I’m currently in the last stages of packing for the next voyage in this year’s series of adventures. In this case, it’s a short, five night cruise from Scotland to Norway and back aboard Fred. Olsen Cruise Line’s fabled Black Watch.
This year, the company introduced a range of these short, five night cruises for the first time, sailing from northern ports such as Newcastle’s Port of Tyne and Rosyth, the cruise port for Edinburgh. It is from this latter port that I’ll be embarking on the former Royal Viking Line veteran to three of the loveliest fjords on the cusp of western Norway.
Bracketed by a brace of sea days sailing to and from Norway, the Black Watch will make calls at Flam, Olden and Geiranger, showcasing some of Norway’s platinum chip scenery against the backdrop of the last days of summer. An itinerary that combines the timeless pleasure of life aboard one of the true aristocrats of the cruise industry with one of the most amazing scenic smorgasbords on the planet, at a time sensitive pace, and a at a price that won’t break the bank, either.
En route, I’ll be checking out Fred. Olsen’s legendary cuisine, including the new outdoor dining concept at The Grill, an extra tariff establishment that has been getting rave revues. I’ll also be sampling the extra price, premium afternoon tea, a white gloved extravaganza served up in the lofty heights of the Observation Lounge each afternoon.
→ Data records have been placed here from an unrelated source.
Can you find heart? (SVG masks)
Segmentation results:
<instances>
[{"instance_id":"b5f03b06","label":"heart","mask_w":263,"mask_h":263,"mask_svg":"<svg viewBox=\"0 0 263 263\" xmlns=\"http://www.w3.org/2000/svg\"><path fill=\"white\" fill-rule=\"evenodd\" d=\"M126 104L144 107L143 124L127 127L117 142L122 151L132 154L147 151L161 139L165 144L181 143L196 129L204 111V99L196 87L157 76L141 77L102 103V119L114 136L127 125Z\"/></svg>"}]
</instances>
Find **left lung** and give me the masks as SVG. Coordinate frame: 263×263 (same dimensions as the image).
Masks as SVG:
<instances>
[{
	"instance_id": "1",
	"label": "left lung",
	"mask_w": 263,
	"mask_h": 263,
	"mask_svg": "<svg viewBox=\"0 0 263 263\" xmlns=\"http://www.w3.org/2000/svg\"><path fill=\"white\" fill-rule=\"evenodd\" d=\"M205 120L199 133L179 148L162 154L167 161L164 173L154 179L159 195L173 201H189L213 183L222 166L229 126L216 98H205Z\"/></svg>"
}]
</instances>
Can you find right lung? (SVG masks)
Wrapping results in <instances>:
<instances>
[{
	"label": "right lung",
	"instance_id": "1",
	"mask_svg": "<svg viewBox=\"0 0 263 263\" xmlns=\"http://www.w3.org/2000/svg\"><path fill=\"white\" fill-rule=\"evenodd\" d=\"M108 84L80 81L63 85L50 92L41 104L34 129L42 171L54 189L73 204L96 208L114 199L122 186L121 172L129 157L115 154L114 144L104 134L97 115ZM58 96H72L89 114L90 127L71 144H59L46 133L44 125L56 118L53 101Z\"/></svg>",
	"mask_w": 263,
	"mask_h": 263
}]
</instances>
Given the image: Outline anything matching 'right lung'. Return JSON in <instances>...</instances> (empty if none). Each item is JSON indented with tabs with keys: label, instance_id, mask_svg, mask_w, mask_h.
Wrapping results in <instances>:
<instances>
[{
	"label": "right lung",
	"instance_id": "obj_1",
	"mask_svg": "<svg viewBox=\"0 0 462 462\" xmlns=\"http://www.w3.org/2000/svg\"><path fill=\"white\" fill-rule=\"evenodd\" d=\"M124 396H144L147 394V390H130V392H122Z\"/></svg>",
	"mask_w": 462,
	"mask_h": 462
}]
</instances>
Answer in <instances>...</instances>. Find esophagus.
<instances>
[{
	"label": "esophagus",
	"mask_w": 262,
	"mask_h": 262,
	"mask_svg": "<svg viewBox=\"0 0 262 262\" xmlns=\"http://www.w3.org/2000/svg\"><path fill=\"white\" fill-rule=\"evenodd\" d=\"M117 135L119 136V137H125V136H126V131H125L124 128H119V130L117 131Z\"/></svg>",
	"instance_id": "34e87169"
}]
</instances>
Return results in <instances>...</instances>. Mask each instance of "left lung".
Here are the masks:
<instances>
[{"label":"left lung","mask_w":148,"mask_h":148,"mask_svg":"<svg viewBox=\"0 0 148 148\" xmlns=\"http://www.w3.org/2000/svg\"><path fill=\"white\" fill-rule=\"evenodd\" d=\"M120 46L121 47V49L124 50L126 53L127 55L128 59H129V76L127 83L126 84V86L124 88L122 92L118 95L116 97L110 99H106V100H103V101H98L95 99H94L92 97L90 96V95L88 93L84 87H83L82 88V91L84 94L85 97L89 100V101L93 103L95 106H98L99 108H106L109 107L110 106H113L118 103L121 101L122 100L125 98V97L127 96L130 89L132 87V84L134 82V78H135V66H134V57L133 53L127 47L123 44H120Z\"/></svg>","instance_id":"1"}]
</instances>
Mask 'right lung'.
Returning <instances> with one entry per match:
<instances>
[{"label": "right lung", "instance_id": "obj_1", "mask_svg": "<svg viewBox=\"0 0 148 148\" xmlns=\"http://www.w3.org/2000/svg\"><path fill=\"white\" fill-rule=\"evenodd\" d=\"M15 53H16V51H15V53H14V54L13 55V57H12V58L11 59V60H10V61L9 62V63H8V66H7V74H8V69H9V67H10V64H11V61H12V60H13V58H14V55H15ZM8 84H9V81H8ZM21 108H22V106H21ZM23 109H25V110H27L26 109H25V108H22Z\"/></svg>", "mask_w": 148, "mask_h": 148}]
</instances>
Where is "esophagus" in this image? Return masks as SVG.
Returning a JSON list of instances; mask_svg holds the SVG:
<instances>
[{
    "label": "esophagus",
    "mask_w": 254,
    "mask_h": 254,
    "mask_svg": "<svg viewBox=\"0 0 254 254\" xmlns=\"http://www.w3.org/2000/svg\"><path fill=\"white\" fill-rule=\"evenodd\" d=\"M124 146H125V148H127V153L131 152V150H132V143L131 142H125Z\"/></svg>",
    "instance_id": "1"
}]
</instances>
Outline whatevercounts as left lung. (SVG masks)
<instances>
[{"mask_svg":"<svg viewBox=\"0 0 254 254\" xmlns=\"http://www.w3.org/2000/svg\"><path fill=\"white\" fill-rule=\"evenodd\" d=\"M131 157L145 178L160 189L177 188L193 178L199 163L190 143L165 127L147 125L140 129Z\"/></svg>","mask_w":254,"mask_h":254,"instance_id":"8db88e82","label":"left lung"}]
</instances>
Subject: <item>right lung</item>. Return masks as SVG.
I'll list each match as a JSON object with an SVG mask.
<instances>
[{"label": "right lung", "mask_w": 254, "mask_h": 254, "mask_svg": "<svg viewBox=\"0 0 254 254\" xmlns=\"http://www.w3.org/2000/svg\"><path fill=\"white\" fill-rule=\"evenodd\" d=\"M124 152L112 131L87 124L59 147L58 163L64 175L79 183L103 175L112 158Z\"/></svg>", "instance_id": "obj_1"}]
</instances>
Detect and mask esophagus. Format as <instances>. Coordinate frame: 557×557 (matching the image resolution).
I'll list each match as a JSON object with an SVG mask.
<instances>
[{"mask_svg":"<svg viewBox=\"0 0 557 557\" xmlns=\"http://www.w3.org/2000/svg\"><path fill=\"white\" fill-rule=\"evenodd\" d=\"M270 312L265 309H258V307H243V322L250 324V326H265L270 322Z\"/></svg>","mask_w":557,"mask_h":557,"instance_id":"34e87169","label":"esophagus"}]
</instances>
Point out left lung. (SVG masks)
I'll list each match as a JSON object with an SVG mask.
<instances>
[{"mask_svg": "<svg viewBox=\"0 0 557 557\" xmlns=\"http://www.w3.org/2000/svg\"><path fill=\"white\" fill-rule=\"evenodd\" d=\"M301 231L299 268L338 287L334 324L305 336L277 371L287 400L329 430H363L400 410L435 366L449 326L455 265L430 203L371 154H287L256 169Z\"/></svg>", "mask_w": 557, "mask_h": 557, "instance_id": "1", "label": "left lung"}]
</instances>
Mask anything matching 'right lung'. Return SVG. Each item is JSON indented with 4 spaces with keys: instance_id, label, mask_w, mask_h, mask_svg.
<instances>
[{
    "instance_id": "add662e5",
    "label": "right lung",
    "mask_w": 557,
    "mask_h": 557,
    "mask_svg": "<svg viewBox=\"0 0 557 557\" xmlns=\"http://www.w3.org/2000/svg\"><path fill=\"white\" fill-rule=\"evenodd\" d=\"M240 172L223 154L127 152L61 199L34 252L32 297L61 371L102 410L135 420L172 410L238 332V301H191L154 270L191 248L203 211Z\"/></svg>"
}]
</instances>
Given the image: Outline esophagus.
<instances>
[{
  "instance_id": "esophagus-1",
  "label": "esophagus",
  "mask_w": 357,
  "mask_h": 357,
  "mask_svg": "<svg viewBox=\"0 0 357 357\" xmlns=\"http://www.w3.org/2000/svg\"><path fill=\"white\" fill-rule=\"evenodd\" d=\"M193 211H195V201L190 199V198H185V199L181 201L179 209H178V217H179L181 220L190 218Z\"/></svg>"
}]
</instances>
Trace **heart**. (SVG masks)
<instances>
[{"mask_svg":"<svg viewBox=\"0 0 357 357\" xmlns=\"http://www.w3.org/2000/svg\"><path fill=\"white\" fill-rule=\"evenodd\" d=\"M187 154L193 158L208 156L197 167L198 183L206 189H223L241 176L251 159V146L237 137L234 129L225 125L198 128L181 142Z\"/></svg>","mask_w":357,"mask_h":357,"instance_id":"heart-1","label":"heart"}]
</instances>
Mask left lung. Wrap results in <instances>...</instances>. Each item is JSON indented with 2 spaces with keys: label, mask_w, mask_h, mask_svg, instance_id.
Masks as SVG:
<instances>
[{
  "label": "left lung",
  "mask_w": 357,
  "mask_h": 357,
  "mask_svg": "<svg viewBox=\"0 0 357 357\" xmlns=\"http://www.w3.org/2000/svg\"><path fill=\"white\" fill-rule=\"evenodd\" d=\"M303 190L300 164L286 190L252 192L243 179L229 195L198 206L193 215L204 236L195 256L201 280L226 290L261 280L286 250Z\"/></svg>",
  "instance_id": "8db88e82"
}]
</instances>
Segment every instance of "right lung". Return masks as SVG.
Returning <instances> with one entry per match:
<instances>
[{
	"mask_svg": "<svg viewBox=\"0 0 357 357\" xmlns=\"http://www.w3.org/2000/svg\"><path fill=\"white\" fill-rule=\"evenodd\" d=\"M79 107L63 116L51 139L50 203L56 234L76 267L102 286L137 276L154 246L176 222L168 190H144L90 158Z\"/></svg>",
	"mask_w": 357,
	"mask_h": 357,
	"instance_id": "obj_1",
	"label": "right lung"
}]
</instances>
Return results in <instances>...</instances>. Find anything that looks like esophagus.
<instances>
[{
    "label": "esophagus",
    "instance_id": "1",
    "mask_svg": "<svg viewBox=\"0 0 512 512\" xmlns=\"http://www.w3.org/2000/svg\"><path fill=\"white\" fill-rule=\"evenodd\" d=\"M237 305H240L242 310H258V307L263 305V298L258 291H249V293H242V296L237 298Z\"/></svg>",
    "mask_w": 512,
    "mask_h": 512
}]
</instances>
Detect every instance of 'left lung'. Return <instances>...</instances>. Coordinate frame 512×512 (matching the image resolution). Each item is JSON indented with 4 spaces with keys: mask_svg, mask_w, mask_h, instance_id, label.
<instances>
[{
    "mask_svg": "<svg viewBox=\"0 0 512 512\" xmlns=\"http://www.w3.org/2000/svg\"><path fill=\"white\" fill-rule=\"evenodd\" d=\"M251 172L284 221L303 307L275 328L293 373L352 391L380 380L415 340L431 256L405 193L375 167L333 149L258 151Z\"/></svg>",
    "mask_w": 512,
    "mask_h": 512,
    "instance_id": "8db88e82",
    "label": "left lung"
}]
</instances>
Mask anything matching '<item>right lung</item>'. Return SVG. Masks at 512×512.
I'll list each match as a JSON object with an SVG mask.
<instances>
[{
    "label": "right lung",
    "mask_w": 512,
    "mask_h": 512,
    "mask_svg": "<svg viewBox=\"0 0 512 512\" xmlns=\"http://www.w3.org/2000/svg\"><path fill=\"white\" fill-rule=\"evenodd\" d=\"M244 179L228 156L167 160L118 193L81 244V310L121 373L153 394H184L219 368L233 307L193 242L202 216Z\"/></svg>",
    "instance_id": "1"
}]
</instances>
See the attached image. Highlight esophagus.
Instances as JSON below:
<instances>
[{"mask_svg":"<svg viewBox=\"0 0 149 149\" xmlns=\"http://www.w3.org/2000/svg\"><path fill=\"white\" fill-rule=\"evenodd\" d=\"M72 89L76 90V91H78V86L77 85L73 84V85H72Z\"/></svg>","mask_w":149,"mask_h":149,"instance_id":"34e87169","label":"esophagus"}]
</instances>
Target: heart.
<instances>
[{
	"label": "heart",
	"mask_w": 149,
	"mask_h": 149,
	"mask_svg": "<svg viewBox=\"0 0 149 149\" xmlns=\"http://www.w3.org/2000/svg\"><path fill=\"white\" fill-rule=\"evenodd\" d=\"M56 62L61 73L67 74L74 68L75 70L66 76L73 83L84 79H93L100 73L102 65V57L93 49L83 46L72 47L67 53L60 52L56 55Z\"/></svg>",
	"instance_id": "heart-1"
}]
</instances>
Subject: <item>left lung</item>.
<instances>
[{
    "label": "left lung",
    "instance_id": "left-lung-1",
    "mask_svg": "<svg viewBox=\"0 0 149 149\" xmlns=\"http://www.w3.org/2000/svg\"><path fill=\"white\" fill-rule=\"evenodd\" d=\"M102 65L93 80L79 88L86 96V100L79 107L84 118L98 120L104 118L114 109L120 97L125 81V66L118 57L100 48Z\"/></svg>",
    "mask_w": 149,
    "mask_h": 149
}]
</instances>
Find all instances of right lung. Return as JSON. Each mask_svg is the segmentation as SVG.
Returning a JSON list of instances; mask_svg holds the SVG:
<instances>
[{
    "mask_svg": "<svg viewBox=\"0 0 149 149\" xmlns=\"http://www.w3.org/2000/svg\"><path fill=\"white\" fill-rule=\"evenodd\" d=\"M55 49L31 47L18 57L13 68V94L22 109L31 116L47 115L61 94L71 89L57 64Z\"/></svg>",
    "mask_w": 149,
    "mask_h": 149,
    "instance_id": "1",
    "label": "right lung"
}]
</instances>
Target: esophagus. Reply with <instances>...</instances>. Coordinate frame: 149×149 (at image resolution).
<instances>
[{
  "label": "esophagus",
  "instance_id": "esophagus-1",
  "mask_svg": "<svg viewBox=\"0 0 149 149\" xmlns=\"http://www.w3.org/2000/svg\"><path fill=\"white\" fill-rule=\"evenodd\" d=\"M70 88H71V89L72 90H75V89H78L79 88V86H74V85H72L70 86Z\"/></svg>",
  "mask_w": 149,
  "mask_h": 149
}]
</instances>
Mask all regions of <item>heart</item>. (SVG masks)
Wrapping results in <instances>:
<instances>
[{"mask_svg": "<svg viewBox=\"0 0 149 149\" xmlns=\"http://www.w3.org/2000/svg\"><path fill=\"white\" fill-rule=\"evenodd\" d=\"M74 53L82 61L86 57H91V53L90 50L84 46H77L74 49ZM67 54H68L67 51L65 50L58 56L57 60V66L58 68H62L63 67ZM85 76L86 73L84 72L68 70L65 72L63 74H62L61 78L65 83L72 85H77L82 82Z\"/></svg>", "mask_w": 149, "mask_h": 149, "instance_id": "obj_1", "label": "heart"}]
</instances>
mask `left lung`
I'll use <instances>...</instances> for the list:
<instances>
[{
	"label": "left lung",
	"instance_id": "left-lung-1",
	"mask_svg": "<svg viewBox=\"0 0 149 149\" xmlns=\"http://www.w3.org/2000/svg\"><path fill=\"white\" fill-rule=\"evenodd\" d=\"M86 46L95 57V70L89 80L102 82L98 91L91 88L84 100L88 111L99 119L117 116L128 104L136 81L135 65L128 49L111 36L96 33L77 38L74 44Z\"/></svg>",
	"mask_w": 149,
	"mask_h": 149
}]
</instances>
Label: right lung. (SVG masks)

Both represent something different and more upmarket for what has always been this most traditional of ships. With her profile resembling a miniature version of the QE2, Black Watch embodies all that is best and timeless about old style cruising, without simply becoming some kind of Victorian theme park afloat.
For example, there is no shortage of spacious suites and cabins with private balconies, many installed in a very comprehensive refit a couple of years ago. And, while the jury is still out on the ‘new’ dove grey paint scheme, Black Watch has all the contemporary creature comforts that a 21st century cruise passenger could want.
It will be interesting to see if the ship has managed to maintain the air of special, personalised intimacy and superb service that I remember her for. Though I visited her recently, I have not actually sailed on Black Watch since 2004.
Hence, I’m looking forward to boarding this very special, highly styled ship. Departure alone should be stunning and dramatic, swinging out and under the fabled Forth Bridge. It will hopefully prove to be a grand appetiser to a wonderful adventure, come rain or shine.
Look out for the blogs and photos to come, as Black Watch and I renew our old acquaintance.